Sunday, October 16, 2011

Summer Job?

Students often ask me: "what should I do this summer?" They worry that whatever they do will not look as good as what other applicants are doing. My experience is that colleges want you to do something over the summer besides sit by the pool, but colleges don't rank volunteer work over paid work, or overseas travel over a college course.



A Boston Globe article confirms this. Here's some advice from college admissions reps about summer jobs.
"Only about a quarter of Tufts applicants these days have ever held down a steady job, estimates Lee Coffin, dean of undergraduate admissions. Work experience is scarce even among students from middle- and lower-income backgrounds, he said.

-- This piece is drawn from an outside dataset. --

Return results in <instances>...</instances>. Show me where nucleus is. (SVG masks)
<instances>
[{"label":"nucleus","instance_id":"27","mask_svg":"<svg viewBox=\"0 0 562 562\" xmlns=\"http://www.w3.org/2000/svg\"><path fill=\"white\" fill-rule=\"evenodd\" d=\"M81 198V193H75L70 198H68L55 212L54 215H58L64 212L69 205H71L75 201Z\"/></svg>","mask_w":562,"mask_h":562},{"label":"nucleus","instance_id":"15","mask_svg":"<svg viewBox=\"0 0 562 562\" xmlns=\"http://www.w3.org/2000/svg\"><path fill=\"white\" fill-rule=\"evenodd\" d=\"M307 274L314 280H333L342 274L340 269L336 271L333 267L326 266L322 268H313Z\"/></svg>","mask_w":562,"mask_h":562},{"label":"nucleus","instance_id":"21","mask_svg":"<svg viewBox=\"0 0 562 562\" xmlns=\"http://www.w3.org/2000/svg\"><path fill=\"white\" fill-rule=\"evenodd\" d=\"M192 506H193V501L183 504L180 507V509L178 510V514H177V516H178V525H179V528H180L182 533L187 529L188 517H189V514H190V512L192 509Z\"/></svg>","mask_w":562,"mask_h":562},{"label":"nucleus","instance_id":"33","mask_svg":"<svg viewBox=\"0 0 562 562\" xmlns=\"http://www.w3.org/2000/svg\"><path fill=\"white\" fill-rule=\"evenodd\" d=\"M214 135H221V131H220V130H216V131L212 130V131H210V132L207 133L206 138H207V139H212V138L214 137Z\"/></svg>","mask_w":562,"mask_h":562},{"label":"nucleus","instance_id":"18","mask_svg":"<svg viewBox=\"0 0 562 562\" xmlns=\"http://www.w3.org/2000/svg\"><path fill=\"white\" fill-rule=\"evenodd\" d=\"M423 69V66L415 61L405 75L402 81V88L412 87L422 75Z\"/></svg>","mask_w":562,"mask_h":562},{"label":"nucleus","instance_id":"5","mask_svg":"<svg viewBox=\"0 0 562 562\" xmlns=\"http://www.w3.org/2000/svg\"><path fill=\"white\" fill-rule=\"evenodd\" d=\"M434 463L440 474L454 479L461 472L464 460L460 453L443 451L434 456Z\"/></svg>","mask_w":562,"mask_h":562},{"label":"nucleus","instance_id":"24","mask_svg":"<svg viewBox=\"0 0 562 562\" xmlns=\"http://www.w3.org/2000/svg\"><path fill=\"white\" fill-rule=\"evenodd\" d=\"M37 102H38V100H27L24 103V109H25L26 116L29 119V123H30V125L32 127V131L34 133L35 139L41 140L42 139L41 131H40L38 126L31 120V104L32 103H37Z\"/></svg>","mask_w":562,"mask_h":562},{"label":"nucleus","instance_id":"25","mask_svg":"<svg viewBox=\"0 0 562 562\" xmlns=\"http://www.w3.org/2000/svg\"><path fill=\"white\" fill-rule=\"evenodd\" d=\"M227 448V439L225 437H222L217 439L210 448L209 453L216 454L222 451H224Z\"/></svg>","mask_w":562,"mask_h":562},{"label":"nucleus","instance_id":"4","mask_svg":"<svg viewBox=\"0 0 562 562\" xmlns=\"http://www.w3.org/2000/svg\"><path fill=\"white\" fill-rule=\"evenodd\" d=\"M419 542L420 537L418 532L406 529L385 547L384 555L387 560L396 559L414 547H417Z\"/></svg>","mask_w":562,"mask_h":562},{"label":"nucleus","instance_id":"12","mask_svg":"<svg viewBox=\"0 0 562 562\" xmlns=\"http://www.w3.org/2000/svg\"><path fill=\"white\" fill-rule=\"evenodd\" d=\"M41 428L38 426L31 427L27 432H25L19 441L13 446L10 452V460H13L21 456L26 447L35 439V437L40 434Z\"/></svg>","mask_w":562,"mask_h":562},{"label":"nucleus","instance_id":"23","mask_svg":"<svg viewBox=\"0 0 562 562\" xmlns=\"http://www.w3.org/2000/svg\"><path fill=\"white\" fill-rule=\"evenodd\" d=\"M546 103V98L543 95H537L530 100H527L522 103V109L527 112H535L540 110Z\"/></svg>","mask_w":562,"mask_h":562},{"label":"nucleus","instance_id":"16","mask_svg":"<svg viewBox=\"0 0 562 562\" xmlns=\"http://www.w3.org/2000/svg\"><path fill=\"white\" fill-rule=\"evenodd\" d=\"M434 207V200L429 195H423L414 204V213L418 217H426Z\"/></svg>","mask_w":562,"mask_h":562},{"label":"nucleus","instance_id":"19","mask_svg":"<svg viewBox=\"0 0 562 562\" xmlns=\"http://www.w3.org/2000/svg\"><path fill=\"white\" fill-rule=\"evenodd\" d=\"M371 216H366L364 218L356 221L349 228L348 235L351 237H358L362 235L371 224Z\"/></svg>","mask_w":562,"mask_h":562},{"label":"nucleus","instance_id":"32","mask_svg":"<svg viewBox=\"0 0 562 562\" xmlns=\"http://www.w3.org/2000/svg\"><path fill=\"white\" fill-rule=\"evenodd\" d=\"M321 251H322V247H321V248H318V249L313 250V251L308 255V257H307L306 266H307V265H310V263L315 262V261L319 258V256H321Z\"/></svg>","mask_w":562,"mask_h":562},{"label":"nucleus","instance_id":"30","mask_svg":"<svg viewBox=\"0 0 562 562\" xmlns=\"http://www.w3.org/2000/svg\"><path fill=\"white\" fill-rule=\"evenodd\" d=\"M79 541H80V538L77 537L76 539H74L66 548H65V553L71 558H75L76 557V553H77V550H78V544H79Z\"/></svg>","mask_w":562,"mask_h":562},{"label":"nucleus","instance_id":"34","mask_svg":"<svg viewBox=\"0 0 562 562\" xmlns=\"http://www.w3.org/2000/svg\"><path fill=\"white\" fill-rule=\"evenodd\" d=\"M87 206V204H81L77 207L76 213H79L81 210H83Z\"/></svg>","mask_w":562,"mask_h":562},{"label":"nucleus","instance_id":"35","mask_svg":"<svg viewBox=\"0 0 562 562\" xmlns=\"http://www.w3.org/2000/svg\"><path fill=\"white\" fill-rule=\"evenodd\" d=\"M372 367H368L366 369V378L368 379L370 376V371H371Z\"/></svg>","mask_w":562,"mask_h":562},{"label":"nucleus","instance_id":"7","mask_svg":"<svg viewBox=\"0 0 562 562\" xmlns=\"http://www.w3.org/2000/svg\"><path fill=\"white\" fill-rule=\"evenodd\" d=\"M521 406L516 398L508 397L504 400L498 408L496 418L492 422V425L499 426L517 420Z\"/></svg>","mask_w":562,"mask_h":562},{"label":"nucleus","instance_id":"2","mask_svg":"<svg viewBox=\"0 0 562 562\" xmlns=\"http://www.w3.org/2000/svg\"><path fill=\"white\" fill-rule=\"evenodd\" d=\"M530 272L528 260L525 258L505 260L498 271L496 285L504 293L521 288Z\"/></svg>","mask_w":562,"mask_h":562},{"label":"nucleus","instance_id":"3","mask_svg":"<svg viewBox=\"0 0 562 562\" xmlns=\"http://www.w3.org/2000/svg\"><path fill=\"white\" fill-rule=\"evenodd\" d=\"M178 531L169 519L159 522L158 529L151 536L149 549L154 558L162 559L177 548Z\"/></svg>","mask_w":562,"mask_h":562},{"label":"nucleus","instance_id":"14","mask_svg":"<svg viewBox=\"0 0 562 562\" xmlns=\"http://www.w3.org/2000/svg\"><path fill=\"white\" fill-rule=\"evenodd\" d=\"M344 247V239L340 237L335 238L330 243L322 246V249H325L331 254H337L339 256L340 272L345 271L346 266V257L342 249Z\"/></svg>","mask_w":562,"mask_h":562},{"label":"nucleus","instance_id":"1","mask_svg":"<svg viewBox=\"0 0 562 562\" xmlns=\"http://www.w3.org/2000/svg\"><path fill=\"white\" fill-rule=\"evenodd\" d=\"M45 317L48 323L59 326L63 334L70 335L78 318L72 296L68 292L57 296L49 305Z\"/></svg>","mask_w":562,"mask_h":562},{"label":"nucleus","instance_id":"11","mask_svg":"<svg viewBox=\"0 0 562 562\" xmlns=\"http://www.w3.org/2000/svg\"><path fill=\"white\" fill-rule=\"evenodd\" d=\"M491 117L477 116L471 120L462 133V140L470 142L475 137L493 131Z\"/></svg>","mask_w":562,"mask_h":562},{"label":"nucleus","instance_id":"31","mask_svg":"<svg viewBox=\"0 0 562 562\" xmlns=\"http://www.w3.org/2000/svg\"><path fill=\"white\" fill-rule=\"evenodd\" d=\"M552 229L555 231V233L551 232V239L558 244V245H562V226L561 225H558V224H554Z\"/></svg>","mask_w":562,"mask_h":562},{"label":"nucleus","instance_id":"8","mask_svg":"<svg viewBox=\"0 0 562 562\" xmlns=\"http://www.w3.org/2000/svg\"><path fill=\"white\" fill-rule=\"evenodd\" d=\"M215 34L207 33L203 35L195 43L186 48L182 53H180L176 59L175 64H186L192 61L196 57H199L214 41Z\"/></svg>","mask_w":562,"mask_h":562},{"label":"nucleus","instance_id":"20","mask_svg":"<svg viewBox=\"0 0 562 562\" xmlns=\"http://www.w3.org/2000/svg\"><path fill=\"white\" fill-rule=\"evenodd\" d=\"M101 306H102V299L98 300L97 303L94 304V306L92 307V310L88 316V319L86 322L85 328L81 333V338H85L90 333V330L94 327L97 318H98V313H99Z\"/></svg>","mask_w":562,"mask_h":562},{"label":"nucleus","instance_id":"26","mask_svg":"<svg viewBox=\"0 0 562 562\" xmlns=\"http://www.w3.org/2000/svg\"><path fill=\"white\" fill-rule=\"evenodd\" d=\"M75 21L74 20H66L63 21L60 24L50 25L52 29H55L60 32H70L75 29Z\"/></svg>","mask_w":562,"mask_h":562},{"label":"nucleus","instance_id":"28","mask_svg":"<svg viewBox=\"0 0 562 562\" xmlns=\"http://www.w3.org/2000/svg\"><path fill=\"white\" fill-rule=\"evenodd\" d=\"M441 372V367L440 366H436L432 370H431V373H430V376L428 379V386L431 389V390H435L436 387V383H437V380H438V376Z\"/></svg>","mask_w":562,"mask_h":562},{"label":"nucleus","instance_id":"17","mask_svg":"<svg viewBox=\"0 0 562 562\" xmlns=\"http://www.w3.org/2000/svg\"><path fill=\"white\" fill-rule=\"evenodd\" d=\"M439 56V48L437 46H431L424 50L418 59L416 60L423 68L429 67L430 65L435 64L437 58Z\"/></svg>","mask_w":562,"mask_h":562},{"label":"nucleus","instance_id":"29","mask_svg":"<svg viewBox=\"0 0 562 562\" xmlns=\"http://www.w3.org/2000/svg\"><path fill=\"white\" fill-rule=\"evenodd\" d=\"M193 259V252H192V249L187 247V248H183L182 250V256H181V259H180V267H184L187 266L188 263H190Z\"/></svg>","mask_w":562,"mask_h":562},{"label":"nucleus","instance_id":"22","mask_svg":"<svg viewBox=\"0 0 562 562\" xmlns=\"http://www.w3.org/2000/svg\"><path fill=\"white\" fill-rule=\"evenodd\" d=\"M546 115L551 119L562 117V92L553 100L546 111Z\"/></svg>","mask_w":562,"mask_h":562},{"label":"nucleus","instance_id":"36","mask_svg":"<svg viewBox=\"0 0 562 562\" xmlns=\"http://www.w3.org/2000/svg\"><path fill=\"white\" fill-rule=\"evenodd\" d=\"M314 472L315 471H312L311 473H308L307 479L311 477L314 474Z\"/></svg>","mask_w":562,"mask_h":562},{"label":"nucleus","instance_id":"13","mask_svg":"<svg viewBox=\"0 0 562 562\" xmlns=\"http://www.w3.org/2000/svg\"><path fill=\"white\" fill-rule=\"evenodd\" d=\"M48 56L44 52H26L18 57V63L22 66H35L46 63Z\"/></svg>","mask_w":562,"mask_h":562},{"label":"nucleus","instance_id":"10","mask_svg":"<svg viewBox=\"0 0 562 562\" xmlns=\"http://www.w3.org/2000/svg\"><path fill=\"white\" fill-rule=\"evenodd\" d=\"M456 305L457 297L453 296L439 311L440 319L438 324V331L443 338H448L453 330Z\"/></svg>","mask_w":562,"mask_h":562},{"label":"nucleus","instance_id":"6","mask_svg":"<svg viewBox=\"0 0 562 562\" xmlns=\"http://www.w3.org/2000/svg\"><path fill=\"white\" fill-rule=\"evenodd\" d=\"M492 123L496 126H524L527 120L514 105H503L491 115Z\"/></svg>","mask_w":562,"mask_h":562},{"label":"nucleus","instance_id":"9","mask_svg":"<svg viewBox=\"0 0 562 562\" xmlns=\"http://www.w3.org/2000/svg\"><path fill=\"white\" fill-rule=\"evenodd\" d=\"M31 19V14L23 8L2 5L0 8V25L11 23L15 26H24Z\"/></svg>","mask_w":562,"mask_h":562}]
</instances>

"When we read an [application] folder with work experience we usually comment on it in a very favorable way. If he works 20 hours a week at Stop & Shop, we'll say, 'That's really refreshing and old-fashioned. Good for him.' "

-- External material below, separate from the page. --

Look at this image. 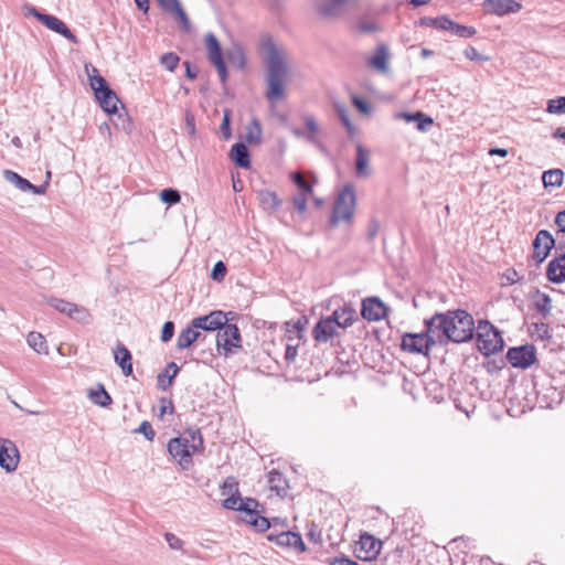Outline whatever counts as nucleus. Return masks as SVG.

The most important thing is that teenagers do something productive and meaningful, admissions officers said. But they do not give as much credit to a fancy summer activity if it seems more like padding than passion. And in an age of high anxiety over competition to get into college, that is more and more common.

"We see essays that say 'I spent two weeks in a Chinese orphanage and it changed my life,' " said Debra Shaver , director of admission at Smith College. "But where is the pattern showing interest in community service?"

Summer travel and study can make students more worldly or civic-minded, but often fail to teach how to persevere through boredom, take orders, or work with people from different backgrounds, admissions deans say.